棚卸資産評価は、企業の財務状況や経営成績を示す決算書に直接影響を与えるため、常に重要な会計処理の一つです。特に、原材料価格や商品価格が変動しやすい昨今の経済状況では、どの評価方法を選ぶかによって企業の利益額が大きく変わる可能性があります。

例えば、物価上昇が続く局面では、先入先出法を採用すると、先に仕入れた安い原価の商品が売れたとみなされるため、売上原価が低く抑えられ、結果として利益が大きく計上される傾向にあります。これにより、税金負担も増える可能性があります。一方で、移動平均法では、常に平均価格で評価されるため、急激な価格変動の影響を和らげることができます。

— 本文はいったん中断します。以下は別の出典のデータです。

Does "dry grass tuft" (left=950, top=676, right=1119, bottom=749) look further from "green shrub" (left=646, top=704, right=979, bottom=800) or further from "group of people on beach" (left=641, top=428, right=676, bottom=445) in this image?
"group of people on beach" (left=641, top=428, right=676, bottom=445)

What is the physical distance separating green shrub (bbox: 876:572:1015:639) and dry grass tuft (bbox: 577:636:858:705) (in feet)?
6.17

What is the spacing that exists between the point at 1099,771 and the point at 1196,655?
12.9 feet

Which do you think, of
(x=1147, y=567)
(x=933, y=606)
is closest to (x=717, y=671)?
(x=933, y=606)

企業は、自社の事業内容や商品の特性、そして経済状況を考慮して、適切な評価方法を選択し、継続して適用することが求められます。評価方法を変更する際には、正当な理由が必要であり、その影響も開示しなければなりません。投資家や取引先は、企業の決算書を見る際に、どのような棚卸資産評価方法が採用されているかにも注目しています。

どこで使われている?

棚卸資産評価は、商品や製品を扱うすべての企業で行われています。

  • 製造業: 製品を製造するための原材料や部品、仕掛品(製造途中の製品)、完成した製品の在庫評価に用いられます。
  • 小売業: 店舗で販売する商品の在庫評価に用いられます。スーパーマーケットやアパレルショップ、家電量販店など、多種多様な商品を扱う業種で不可欠です。
  • 卸売業: メーカーから仕入れた商品を小売店などに販売する卸売業でも、仕入れた商品の在庫評価に用いられます。

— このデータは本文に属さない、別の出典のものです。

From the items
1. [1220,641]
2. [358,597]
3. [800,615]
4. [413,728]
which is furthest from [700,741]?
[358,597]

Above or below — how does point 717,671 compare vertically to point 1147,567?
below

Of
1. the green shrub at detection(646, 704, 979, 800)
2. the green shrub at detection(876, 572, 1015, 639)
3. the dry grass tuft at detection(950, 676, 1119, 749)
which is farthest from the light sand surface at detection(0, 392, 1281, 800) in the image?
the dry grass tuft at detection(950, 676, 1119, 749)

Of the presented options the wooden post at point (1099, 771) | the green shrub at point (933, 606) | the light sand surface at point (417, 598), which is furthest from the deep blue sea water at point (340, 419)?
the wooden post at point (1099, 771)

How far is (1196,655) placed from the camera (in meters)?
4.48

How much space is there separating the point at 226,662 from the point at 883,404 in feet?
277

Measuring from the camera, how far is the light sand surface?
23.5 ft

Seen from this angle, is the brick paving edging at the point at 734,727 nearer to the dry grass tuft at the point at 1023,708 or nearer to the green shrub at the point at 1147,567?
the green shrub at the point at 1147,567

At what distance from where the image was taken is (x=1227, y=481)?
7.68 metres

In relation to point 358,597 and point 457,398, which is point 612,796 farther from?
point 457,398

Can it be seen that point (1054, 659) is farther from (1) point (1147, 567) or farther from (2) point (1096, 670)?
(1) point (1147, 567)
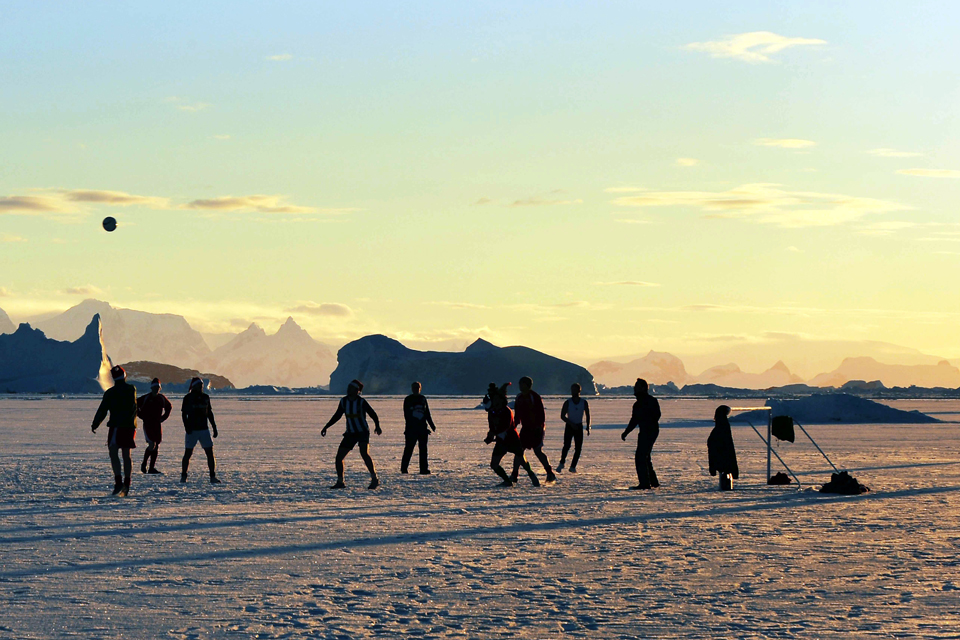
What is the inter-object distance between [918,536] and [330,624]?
732 centimetres

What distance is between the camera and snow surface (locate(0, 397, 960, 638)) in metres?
7.42

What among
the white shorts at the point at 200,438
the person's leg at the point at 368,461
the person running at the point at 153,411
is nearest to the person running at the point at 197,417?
the white shorts at the point at 200,438

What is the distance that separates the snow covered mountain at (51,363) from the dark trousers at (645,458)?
157539mm

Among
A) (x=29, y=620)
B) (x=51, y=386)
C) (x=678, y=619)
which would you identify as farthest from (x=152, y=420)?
(x=51, y=386)

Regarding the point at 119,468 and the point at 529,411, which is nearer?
the point at 119,468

これらの企業は、決算期末に必ず棚卸しを行い、実地棚卸(実際に在庫を数えること)と帳簿上の記録を照合し、棚卸資産評価方法に基づいて在庫の価値を計算します。これにより、正確な利益を算出し、株主や税務署に報告する義務があります。

覚えておくポイント

  • 棚卸資産評価は、在庫の価値を計算する方法であり、企業の利益や税金に直接影響します。
  • 先入先出法は「先に仕入れたものから先に売れた」と仮定し、実際の商品の流れに近いことが多いです。物価上昇時は利益が大きくなる傾向があります。
  • 移動平均法は「仕入れるたびに平均価格を計算し直す」方法で、価格変動の影響を平準化します。
  • 企業は、これらの評価方法の中から自社に適したものを選び、継続して適用することが会計上求められます。